Speed up the memory allocation and improve the GC performance, especially for dynamic-memory-heavy applications.
NOTE: need go1.18+.
- A large amount of memory never needs to be released. (global configs, read-only assets like navmesh)
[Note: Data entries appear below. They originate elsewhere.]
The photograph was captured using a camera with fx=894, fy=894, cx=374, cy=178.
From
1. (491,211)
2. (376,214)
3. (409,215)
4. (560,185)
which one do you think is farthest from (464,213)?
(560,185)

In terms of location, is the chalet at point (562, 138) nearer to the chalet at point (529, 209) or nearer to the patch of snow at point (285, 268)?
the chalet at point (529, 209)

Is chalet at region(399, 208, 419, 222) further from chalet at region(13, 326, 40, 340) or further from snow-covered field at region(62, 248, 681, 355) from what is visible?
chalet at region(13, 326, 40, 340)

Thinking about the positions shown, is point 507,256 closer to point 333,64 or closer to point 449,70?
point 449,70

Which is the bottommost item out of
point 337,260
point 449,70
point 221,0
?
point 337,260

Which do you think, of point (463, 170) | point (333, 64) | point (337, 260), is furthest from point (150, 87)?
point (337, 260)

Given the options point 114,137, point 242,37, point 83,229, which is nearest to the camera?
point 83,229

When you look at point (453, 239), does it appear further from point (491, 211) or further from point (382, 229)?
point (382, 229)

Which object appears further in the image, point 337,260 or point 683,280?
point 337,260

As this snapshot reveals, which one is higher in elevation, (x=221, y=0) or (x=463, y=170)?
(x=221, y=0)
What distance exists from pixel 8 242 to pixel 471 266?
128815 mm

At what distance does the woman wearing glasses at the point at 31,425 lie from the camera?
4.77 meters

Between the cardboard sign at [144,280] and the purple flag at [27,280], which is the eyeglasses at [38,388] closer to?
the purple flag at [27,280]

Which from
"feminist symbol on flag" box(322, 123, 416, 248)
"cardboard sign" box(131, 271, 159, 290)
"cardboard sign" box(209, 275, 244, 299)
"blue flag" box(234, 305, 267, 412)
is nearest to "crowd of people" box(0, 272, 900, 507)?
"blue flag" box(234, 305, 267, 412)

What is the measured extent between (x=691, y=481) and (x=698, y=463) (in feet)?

- Massive temporary objects with deterministic lifetime. (protobuf objects sent to network)
Linear allocator:
- Mush faster on memory allocating. An allocation is just a pointer advancement internally.
- Can greatly reduce the object marking pressure of GC. Lac is just a few byte arrays internally.
- More general. Lac can allocate various types of objects.
- Much simpler and faster on reclaiming memories. No need to manually release every object back but just reset the allocation cursor.
- Much cheaper. Lac reuse memory chunks among each other via chunk pool.
- Memory efficient. Memories are more compact, CPU cache-friendly.
- Allows build-in allocated objects to be attached to the Lac allocated objects.
- Support concurrency.
- Provide protobuf2 style APIs.
- Never store pointers to build-in allocated objects into Lac allocated objects directly. (There's a debug mode for checking external pointers)
- Never store or use pointers to Lac allocated objects after the allocator is released. (In debug mode, the allocator traverses the objects and obfuscate the pointers to make any attempting usage panic)
- Map memory can't use Lac and fallback to build-in allocator.
- Faster(see benchmark results below).
- Support concurrency.
- Slice append can utilize Lac as well.
- Support debugging mode.
- Provide protobuf2 style APIs.
- Completely pointer free (no pointer bitmap initializing, no GC marking, etc).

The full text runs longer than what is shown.